■ **DIRECTIVES**:
1. Answer these from the post about the motorhome trip along the Italian coast:
(a) Which resort did the travelers leave on Monday morning?
(b) What did the sign say at the communal beach at the far end of Tarquinia?
(c) Which island could they see at sunset that evening?
2. Pick up the post about the motorhome trip along the Italian coast and keep writing from its last line.
--- START OF PROVIDED PASSAGE ---
Free Soft Shell Crab & The Best Sunset 38 Comments   Recently updated !


Come Monday morning, we were ready to leave the crowds of Montalto Marina. Its been good to spend time in an Italian resort but we now seek a bit of solitude. With weekend out the way, our opportunity to find a quiet place to swim with the dogs should increase. Time to find a beach or village that is not on the tourist trail.

We head down the coast and spot a GPL station, so pull over for a top up. Since we’ve had the new gas valve fitted (Sweden) the GPL consumption has been brilliant. It wasn’t bad before but now it just seems to last for ever. I bet its now only costing around €0.50 per day to run fridge, freezer, hob, grill, BBQ and hot water.

Not far and and we pull in at the town of Tarquinia. Small resort with a few little restaurants and cafes in the middle of town. At the beach front the obligatory private beaches with exclusive offerings! We head to the far end, the communal beach which has a sign ‘dog friendly beach’. Yeah! Its quiet, so we park up and head out of a day on the beach. Surfing and playing ball. The dudes are in heaven.

Our Bumble wild motorhome sleep spot at Tarquinia GPS position: for N043.403237, E010.864631

In the evening, we are blessed with great sunset looking out to the island of Elba. We sit sipping a beer beside the beach lilies…no idea what they are called?
--- END OF PROVIDED PASSAGE ---
--- START OF ENTRIES SHOWN ---
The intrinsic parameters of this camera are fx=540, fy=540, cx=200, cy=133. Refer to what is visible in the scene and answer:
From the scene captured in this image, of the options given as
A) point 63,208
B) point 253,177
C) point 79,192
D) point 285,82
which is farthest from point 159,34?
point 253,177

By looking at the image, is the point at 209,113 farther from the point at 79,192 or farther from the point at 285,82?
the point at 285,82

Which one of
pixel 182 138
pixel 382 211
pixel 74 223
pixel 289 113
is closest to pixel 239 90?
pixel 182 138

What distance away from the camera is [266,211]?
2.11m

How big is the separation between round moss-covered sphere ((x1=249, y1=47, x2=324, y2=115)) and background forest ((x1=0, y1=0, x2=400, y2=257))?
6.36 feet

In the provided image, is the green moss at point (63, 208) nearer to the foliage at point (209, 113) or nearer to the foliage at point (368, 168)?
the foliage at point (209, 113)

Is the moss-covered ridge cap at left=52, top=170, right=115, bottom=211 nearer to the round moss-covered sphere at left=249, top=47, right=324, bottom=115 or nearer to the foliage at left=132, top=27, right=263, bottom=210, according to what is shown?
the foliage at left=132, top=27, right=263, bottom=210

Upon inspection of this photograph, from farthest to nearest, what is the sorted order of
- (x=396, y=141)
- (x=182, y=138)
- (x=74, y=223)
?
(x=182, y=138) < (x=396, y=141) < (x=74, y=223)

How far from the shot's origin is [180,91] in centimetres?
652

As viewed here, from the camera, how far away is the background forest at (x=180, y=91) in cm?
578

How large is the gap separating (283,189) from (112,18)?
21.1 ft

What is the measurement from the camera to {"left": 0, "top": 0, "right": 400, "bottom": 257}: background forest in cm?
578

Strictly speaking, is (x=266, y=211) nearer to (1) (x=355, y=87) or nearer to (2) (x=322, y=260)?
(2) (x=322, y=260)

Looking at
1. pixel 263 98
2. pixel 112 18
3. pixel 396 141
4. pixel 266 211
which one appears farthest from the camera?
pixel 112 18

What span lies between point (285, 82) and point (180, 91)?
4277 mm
--- END OF ENTRIES SHOWN ---
■ **RESPONSE LIST**:
1.
(a) Montalto Marina
(b) 'dog friendly beach'
(c) Elba

2.
After few days on the beach at Tarquinia and its starting to fill up. Seems like Mon – Wed is fine but then slowly but surely the crowds start to build for the weekend. We move on to the next place and hope to avoid the crowds.

Through a couple of towns and the main road started heading in land. Not what we want. Craig had a bit of shuffle and turned Vin back round. Then he took a bit of a dirt track road heading back to the coast. Soon the road leads to a decent tarmac amid a canopy of pine forests. Not a soul around. To our right rows of pine trees then rocks and the ocean.

To our left fields upon fields of cindered grass. Craig wasn’t content and want to be right on the beach, so he followed his instinct. Soon we arrived at a massive fossil fuel station called “Alessandro Volta”. The biggest power station in Italy.

 

Down the side of the ugly power station a dirt track leading to the shore line. Vin slowly wobbles his way to the ocean and takes a right. We bumble down the track until the power station is out of sight. We spot half a dozen little pockets of coves and parking spot. Excellent! We park up Vin and have a walk to see what suits us best.

We stop on a little headland with beautiful sea views. Not long and we set up our stall, pull out the awning, chairs and tables. Perfect. There is little or no sand and its pretty rocky but pick your patch and its fine. The rock boulders create a natural mini harbour wall, so our ‘private’ beach is shallow and calm. Next the fun bit. We open the motorhome doors and out shoot the boys. Straight in to the sea. They run around like crazy, whimpering in pure delight. Its great to watch.

Our Bumble wild motorhome sleep spot near Scalgia GPS position:  N042.141864, E011.743663

Later that day we are joined by three other motorhomes. Its great, we all say hello and attempt to have a bit of a conversation. An English van in a remote part of Italy provides fascination. Why here? How did you find it? etc etc.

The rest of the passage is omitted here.